--- begin PROVIDED TEXT ---

Mr. Chairman, Distinguished Participants, Ladies and Gentlemen,

I would like to begin my short presentation by expressing my appreciation to the Federal Government of Germany and to the Development Policy Forum of Capacity Building International for organizing this important meeting and for inviting me to participate. I would like, in particular, to express our appreciation to Dr. Uschi Eid, the Parliamentary Secretary of the Federal Ministry for Economic Cooperation and Development and the German Chancellor's G8 Representative for Africa, for her untiring support of Africa's development efforts and the African Development Bank. Germany's strong support to NEPAD is well known, and it is therefore fitting that this meeting is taking place in Berlin to discuss how best we can move forward the various initiatives contained in the broader NEPAD framework.

In line with the request of the organizers, I will, in my presentation today, seek to raise for discussion a number of issues related to capital flows to Africa, in the context of the NEPAD Initiative. I will begin by discussing the critical importance of such flows to Africa's development agenda and, in particular, to the efforts that are being made to achieve the millennium development goals (MDGs). After presenting some of the principal characteristics of recent trends and the major factors that have determined capital flows to Africa, I will take up the policy measures that are required to enhance such flows to Africa. I will conclude by highlighting some of the actions that we have taken at the African Development Bank to mobilize resources for our regional member countries and to encourage foreign investment in Africa

Capital Flows and Africa's Efforts to Achieve the Millennium Development Goals

Mr. Chairman,

It is now generally agreed that African countries would need to raise their average rates of economic growth to between 6 and 8 percent - and as importantly sustain them at this level - if substantial progress is to be made towards meeting the MDGs. And while a few countries - such as Mozambique, Senegal and Uganda -- are beginning to register such growth rates, the trend growth for the continent as a whole in the last five years is, however, only around 3.5 percent. It is evident that African countries would need to substantially enhance their efforts to mobilize domestic resources and raise their investment rates, which today average only around 20 percent of GDP. However, it is also clear that for many of the poor countries of Africa much of the required resources will need to come from external sources, given the widespread poverty and the low level of savings that is prevalent in these countries.

In this connection, it is worth referring to the findings of the 2002 Global Poverty Report - a Report prepared by a team from the international financial institutions and led by the African Development Bank. One of the major conclusions of the Report is that for the 30 or so African countries judged to be in a position to use external assistance effectively, an annual increase of official development assistance (ODA) of between $20-25 billion -- from the current level of $13 billion -- would be required.

--- end PROVIDED TEXT ---
--- begin PROVIDED RECORDS ---

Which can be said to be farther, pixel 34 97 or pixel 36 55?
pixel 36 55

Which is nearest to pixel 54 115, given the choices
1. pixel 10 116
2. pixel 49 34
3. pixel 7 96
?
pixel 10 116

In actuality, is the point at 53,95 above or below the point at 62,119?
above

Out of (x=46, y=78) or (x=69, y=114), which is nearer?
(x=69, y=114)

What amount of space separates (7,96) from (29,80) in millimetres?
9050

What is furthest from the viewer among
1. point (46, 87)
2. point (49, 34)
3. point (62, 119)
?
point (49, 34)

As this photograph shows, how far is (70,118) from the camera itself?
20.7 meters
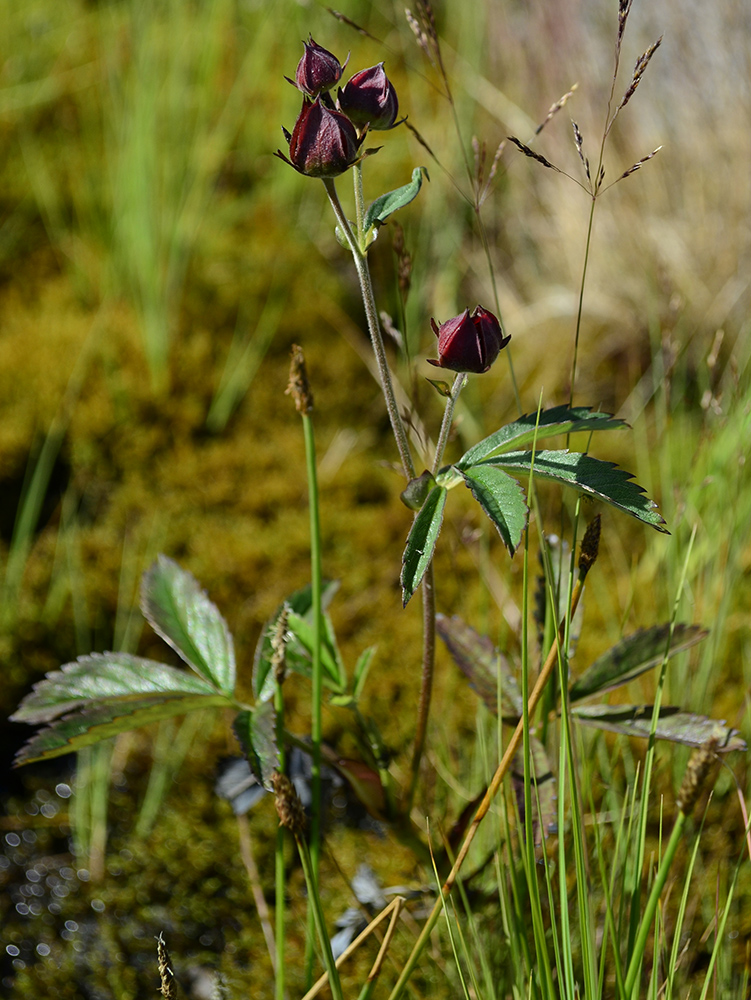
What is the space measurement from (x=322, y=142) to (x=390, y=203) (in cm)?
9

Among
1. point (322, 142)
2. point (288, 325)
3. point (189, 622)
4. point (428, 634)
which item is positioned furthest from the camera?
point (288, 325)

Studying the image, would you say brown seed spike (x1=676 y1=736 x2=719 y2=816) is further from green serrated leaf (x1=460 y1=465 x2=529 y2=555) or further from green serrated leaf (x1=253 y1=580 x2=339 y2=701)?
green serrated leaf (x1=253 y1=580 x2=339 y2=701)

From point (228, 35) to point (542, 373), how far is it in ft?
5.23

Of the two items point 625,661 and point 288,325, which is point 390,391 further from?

--- end PROVIDED RECORDS ---
--- begin PROVIDED RECORDS ---

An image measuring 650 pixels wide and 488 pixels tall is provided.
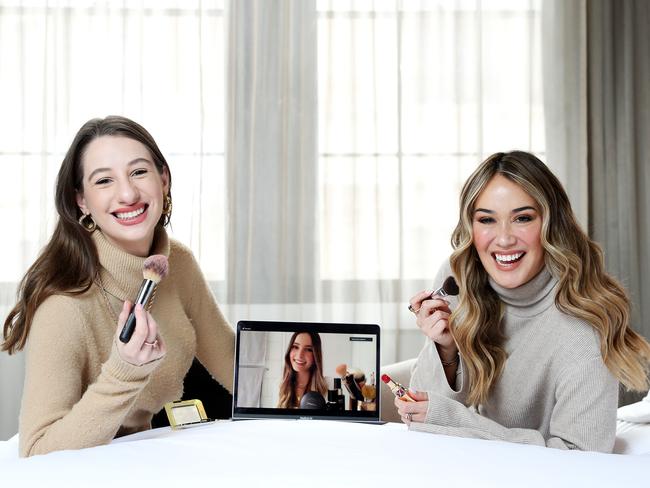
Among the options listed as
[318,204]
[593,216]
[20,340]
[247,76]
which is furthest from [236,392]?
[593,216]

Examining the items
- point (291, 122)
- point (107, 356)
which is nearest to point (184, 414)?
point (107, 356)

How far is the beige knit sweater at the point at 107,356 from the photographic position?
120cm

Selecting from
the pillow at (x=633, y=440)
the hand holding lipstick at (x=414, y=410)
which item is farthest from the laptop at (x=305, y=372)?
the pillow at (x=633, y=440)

--- end PROVIDED RECORDS ---

▶ _PROBLEM TO WORK ON_:
Please quote everything from "In this connection, it" down to "would be required." in the speech on capital flows to Africa.

▶ _IN RESPONSE_:
In this connection, it is worth referring to the findings of the 2002 Global Poverty Report - a Report prepared by a team from the international financial institutions and led by the African Development Bank. One of the major conclusions of the Report is that for the 30 or so African countries judged to be in a position to use external assistance effectively, an annual increase of official development assistance (ODA) of between $20-25 billion -- from the current level of $13 billion -- would be required.